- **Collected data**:
● ● ●
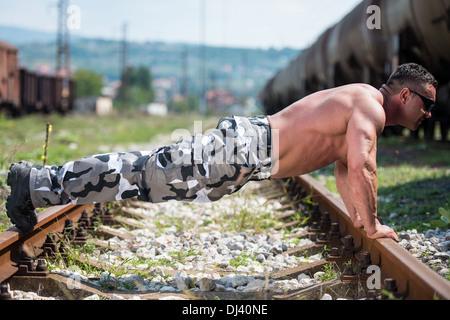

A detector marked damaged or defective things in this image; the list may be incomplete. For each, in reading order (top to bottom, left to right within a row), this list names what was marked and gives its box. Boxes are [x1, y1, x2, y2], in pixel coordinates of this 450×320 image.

rusty rail [296, 175, 450, 300]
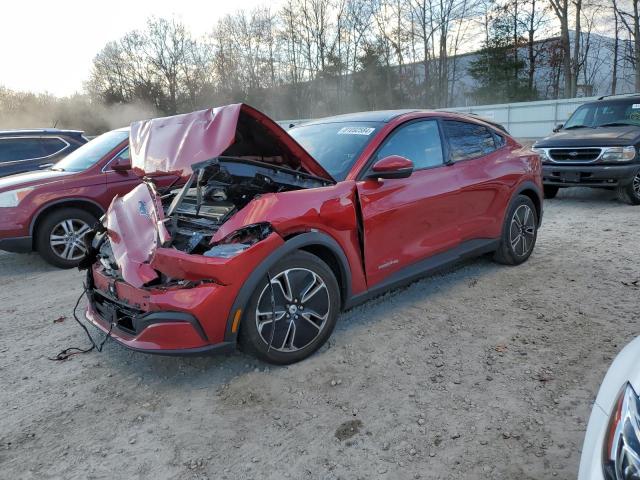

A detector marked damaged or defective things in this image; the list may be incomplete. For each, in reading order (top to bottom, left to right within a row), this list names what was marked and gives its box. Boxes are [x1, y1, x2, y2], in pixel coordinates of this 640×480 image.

crumpled hood [0, 169, 73, 191]
crumpled hood [129, 103, 330, 180]
broken bumper [540, 165, 640, 188]
damaged red suv [82, 105, 544, 364]
broken bumper [86, 266, 239, 356]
● ● ●
- **About this task**: Every line from the one that contains "this 640×480 image." down to and including the last line of the records above must be set down exactly, with nothing else.

- **Exercise solution**:
A detector marked damaged or defective things in this image; the list may be incomplete. For each, in reading order (top to bottom, left to right within a row), this list names what was marked and gives its box. Boxes are [x1, y1, x2, y2], in pixel coordinates of this 640×480 image.

crumpled hood [0, 169, 73, 191]
crumpled hood [129, 103, 330, 180]
broken bumper [540, 165, 640, 188]
damaged red suv [82, 105, 544, 364]
broken bumper [86, 266, 239, 356]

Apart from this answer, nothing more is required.